The Rev. Canon Andrew Gerns is the Rector of Trinity Episcopal Church, Easton, having served parishes and hospitals in Connecticut and West Virginia. He received his BA in religion from Drew University and M.Div. from the General Theological Seminary. He has also studied at Wycliffe Hall, Oxford, England, Andover-Newton Theological School, and the Hartford Seminary. He was a Board Certified Chaplain with the Association of Professional Chaplains from 1996-2004.

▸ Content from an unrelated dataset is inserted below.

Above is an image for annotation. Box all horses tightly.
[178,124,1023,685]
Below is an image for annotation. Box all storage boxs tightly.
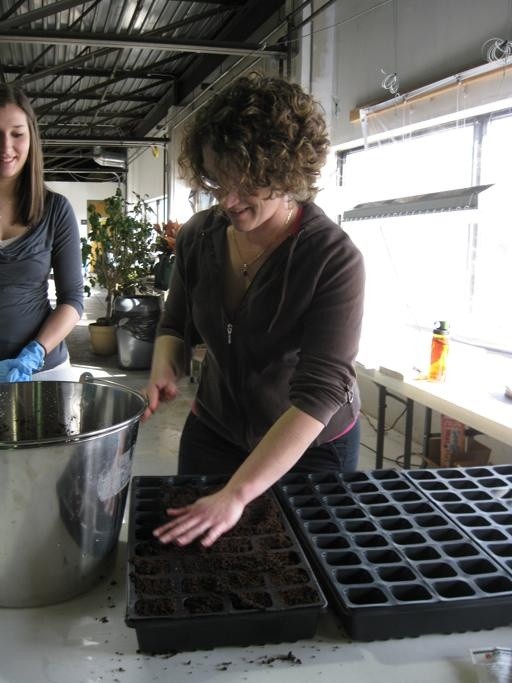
[419,430,491,467]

The Rev. Raymond Harbort is the priest associate at Trinity Episcopal Church and a graduate of the General Theological Seminary. He was ordained to the priesthood in 1968. He served parishes in the Dioceses of New York, Newark, California, and was Rector of St. George’s, Hellertown, 2005-2009. In the Diocese of Bethlehem, he was a member of the Commission on Ministry and the Liturgy and Music Committee, served as a facilitator for the Fresh Start program, and taught liturgy in the Bishop’s School. He volunteers at the Trinity Church, Bethlehem soup kitchen. He and his partner, Henry Baird, live in Bethlehem.